Under the bonnet

Under the bonnet

By Paul Montgomery

For those interested in how the digital dashboard works from a technological perspective, there are three letters to remember: COM. In short, application data is delivered by small applications called "controls" written using the Component Object Model (COM), and the content is displayed using Dynamic HTML.

"It allows us to surface any third-party COM control," said Mr Dembecki. "We have a lot of partners who took their applications written in Visual Basic and are now hosting them inside the "digital dashboard".

Mr Dembecki admitted Microsoft was focused on the desktop, rather than the server, but argued this meant that if and when a company did the integration work at the server level necessary to integrate various data sources for a portal, it would be easy to extend the resulting HTML content to a digital dashboard.

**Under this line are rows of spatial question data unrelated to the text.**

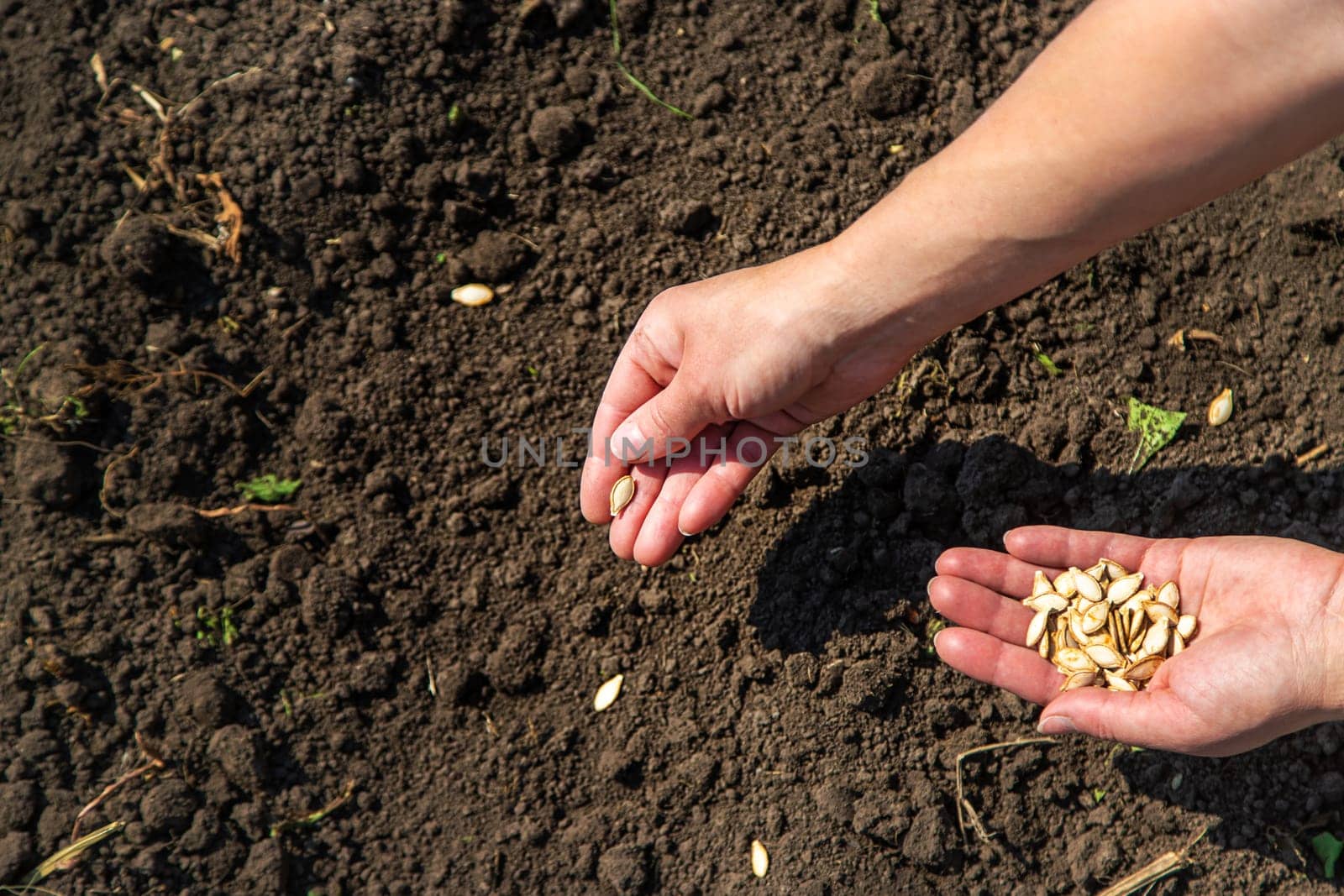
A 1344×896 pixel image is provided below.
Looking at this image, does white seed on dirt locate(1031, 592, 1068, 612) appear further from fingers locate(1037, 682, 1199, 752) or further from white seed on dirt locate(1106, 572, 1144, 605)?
fingers locate(1037, 682, 1199, 752)

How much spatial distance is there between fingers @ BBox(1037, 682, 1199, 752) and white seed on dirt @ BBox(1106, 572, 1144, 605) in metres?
0.24

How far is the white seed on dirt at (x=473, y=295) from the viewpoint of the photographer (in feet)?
7.93

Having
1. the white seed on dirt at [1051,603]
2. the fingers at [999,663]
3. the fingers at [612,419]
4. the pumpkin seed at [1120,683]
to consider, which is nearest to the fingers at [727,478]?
the fingers at [612,419]

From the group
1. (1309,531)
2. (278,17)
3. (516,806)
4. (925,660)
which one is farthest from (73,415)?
(1309,531)

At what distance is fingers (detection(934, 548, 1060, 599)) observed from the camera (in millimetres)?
2057

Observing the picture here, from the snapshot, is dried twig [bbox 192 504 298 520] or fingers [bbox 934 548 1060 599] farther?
dried twig [bbox 192 504 298 520]

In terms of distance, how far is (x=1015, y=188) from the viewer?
1.65 meters

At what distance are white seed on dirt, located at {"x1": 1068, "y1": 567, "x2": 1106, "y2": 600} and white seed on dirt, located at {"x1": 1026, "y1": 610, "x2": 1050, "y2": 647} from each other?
3.6 inches

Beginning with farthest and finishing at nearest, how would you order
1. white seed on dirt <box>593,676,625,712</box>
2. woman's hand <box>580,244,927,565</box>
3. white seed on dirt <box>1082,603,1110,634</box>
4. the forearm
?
white seed on dirt <box>593,676,625,712</box> → white seed on dirt <box>1082,603,1110,634</box> → woman's hand <box>580,244,927,565</box> → the forearm

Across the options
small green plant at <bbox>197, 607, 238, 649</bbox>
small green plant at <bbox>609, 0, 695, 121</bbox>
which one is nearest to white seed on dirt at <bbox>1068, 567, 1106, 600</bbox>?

"It's important to know that other vendors' portals can be included in the digital dashboard. We're not excluding other portals," said Mr Dembecki.

One of the more interesting technical innovations in the upcoming Exchange 2000 will be the introduction of the Extensible Markup Language as a universal metadata descriptor. The nuggets in a dashboard will be able to be written as XML schemas with the new release. It will also help with interoperability with other systems.

"Most organisations have the data which could be turned into info nuggets. It's just a matter of [programming it]," said Mr Dembecki.